Machine Learning & Big Data Blog

Interpretability vs Explainability: The Black Box of Machine Learning

9 minute read
Jonathan Johnson

Interpretability has to do with how accurate a machine learning model can associate a cause to an effect. Explainability has to do with the ability of the parameters, often hidden in Deep Nets, to justify the results.

This is a long article. Hang in there and, by the end, you will understand:

  • How interpretability is different from explainability
  • Why a model might need to be interpretable and/or explainable
  • Who is working to solve the black box problem—and how

What is interpretability?

Does Chipotle make your stomach hurt? Does loud noise accelerate hearing loss? Are women less aggressive than men? If a machine learning model can create a definition around these relationships, it is interpretable.

All models must start with a hypothesis.

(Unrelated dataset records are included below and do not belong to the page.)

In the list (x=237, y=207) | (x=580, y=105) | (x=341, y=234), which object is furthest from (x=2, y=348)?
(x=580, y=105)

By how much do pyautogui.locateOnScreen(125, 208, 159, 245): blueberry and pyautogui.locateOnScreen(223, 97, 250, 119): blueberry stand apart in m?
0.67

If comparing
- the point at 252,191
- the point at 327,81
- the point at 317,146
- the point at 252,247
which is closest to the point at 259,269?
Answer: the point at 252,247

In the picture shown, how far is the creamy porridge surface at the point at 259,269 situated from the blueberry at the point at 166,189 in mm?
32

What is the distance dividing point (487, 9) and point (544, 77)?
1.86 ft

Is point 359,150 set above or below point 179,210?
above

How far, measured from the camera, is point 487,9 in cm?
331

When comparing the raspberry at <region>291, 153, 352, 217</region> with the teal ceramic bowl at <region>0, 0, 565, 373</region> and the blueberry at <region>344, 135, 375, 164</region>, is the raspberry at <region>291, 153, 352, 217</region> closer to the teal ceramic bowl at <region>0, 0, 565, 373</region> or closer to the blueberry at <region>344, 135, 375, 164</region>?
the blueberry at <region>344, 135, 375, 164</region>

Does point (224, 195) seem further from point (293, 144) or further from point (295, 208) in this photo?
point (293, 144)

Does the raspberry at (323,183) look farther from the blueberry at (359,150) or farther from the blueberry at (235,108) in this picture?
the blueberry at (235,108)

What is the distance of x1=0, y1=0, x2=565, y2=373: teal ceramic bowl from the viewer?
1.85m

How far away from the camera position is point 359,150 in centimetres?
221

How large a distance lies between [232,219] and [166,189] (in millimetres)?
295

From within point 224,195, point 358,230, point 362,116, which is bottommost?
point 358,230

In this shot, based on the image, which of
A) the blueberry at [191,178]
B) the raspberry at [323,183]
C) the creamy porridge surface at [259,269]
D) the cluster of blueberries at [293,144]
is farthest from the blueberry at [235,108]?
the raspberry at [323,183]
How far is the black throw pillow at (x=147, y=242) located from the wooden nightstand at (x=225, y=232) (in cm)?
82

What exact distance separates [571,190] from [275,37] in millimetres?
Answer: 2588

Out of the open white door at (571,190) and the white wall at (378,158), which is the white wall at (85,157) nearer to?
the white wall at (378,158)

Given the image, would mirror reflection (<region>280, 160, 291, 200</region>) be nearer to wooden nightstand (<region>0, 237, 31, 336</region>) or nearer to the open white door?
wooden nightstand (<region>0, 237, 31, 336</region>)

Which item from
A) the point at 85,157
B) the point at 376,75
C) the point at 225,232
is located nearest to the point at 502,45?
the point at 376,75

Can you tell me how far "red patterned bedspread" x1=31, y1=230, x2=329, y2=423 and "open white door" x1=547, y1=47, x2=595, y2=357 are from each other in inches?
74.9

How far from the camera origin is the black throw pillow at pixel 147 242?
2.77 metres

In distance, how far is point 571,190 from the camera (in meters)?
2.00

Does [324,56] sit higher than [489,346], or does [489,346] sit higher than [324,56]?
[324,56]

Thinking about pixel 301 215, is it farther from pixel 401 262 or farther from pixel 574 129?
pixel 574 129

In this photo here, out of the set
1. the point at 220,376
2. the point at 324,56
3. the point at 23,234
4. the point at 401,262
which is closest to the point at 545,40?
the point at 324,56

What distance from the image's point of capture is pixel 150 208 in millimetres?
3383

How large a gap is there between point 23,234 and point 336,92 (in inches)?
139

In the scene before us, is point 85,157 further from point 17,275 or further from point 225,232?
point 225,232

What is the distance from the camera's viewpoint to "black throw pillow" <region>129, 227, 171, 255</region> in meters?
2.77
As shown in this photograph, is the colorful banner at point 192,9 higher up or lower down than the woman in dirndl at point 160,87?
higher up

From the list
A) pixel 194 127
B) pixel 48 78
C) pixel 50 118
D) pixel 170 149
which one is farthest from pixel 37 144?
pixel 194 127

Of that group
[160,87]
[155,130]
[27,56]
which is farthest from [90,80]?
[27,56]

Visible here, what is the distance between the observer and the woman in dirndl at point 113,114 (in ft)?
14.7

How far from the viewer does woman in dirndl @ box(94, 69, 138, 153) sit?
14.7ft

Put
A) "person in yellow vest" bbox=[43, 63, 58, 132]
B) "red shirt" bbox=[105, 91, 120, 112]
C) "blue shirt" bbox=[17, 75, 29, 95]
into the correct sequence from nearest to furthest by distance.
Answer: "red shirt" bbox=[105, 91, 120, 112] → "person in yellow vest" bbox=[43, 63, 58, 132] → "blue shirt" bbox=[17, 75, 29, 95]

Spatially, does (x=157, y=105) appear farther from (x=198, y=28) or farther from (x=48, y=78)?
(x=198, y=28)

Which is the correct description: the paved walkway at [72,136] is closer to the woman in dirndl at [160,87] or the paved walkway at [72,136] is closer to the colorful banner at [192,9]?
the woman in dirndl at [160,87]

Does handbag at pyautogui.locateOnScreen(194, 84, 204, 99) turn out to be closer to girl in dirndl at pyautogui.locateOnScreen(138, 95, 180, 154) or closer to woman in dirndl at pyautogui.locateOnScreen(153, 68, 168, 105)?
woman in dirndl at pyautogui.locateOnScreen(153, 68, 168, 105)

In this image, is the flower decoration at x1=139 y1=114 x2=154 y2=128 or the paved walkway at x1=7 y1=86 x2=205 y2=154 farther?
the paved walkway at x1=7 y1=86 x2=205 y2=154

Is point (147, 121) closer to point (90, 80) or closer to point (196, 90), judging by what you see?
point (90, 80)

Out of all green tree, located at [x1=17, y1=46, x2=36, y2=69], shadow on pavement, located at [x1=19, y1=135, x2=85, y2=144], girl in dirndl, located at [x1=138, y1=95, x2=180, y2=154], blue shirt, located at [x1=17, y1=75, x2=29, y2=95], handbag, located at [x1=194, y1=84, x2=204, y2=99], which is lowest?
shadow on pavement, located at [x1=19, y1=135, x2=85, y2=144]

Human curiosity propels a being to intuit that one thing relates to another. “Hmm…multiple black people shot by policemen…seemingly out of proportion to other races…something might be systemic?” Explore.

People create internal models to interpret their surroundings. In the field of machine learning, these models can be tested and verified as either accurate or inaccurate representations of the world.

Interpretability means that the cause and effect can be determined.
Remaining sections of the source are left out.